Akhirnya, pertempuran mencapai titik akhir. Pada tanggal 24 September 1877 dini hari, serangan pasukan pemerintah seolah mengguncangkan puncak Shiroyama. Pada pagi harinya, kekuatan para samurai Satsuma yang masih hidup hanya tersisa sekitar 40 orang. Mereka pun hidup dengan kondisi yang terluka, Saigo bahkan terluka di perut dan pahanya. Menyadari bahwa dia sudah tidak bisa berbuat apa-apa lagi, Takamori memutuskan untuk menemui kematian yang paling terhormat bagi para samurai, yaitu dengan melakukan seppuku atau harakiri. Jalan kematian dianggap paling pantas untuk menjaga kehormatan para samurai yang dilindunginya. Takamori kemudian meminta Shinsuke Beppu, salah seorang pengikutnya yang paling setia ke atas bukit Shiroyama.
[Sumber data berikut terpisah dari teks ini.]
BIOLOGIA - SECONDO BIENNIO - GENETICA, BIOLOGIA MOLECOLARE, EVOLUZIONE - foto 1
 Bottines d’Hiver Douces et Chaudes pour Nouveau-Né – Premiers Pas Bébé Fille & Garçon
Disana Takamori mengakhiri hidupnya dengan melakukan harakiri atau merobek perutnya sendiri, dan sebagaimana tradisi seppuku, kepalanya dipenggal lalu disembunyikan oleh Beppu. Perbuatan Takamori ini seolah memberikan isyarat bagi para samurai-samurai bawahannya, bahwa harakiri adalah tindakan yang harus mereka lakukan saat itu. Setelah menyembunyikan kepala Takamori, samurai-samurai yang tersisa kemudian berbaris dan melakukan harakiri secara bersamaan (Rickman dan Norman, 1945:77).
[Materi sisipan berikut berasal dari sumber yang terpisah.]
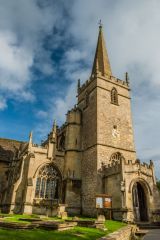 The west tower and spire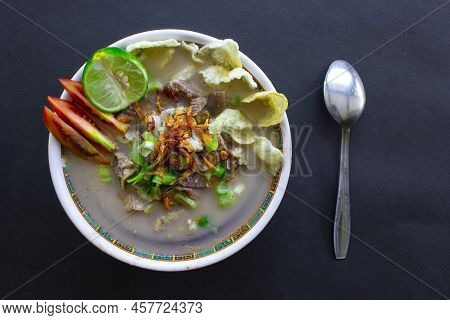 Sop Kaki Kambing A Traditional Food From Betawi, Jakarta Indonesia, Made From Mutton Or Lamb, Offal,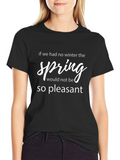 Spring Pleasant Black Graphic Tee product image 1
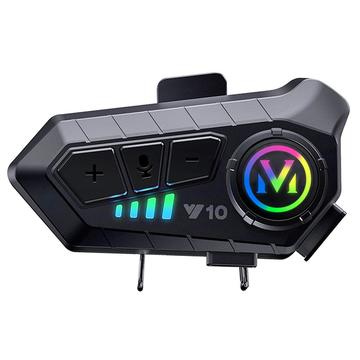 Y10 Moottoripyöräilykypärän kaiutin / kuulokkeet, joissa on kaksinkertainen melunvaimennus - pehmeä mikrofoni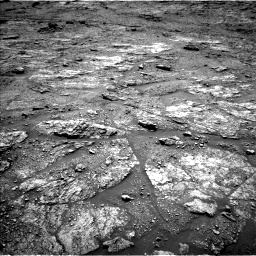 Nasa's Mars rover Curiosity acquired this image using its Left Navigation Camera on Sol 2454, at drive 1654, site number 76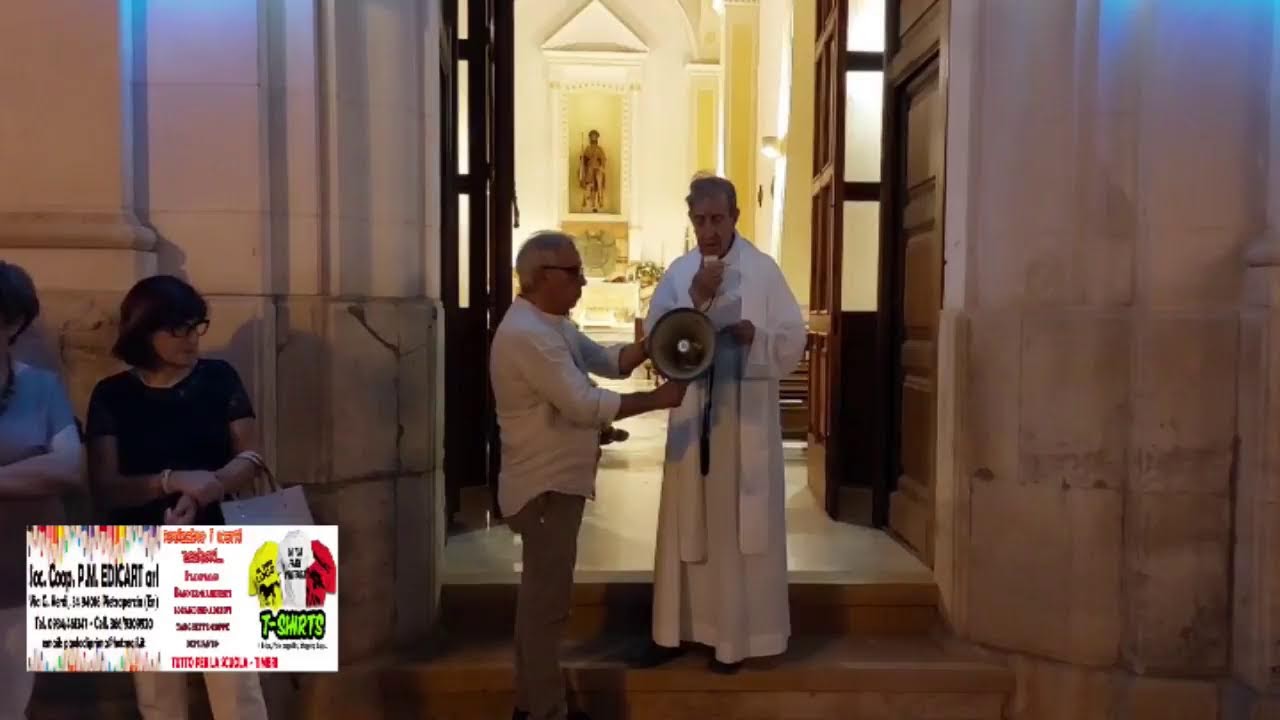 In DIRETTA da Pietraperzia, festa dei Santi Patroni, 16 agosto San Rocco.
Dengan demikian, ancaman pemberontakan terbesar pada masa pemerintahan Meiji yang dilakukan oleh salah satu golongan masyarakat terpenting di Jepang berakhir sudah.

Sungguh suatu hal yang ironi, karena peperangan tentara pemerintah ini dilakukan oleh untuk mengalahkan satu golongan masyarakat yang telah lama dan sangat berjasa bagi perubahan dan perkembangan negara Jepang, walaupun sebenarnya tindakan yang dilakukan oleh para samurai itu bukan suatu hal yang dilarang dalam undang-undang maupun kode etik samurai. Para samurai yang memberontak dan menerima perintah di bawah pemimpin yang konservatif harus berperang melawan tentara pemerintah yang telah menggunakan persenjataan modern. Sedangkan para samurai Satsuma pada akhirnya tetap bertahan berperang dengan persenjataan dan strategi militer tradisional seorang samurai melawan para tentara wajib militer yang kebanyakan berasal dari kelas-kelas lebih rendah dari mereka (petani dan pedagang). Pemerintah tidak dapat menyalahkan tindakan mereka, karena apa yang mereka lakukan telah sesuai dengan aturan atau kode samurai. Orang-orang yang mempertahankan hidup dan berjuang demi aturan samurai adalah orang-orang yang terhormat.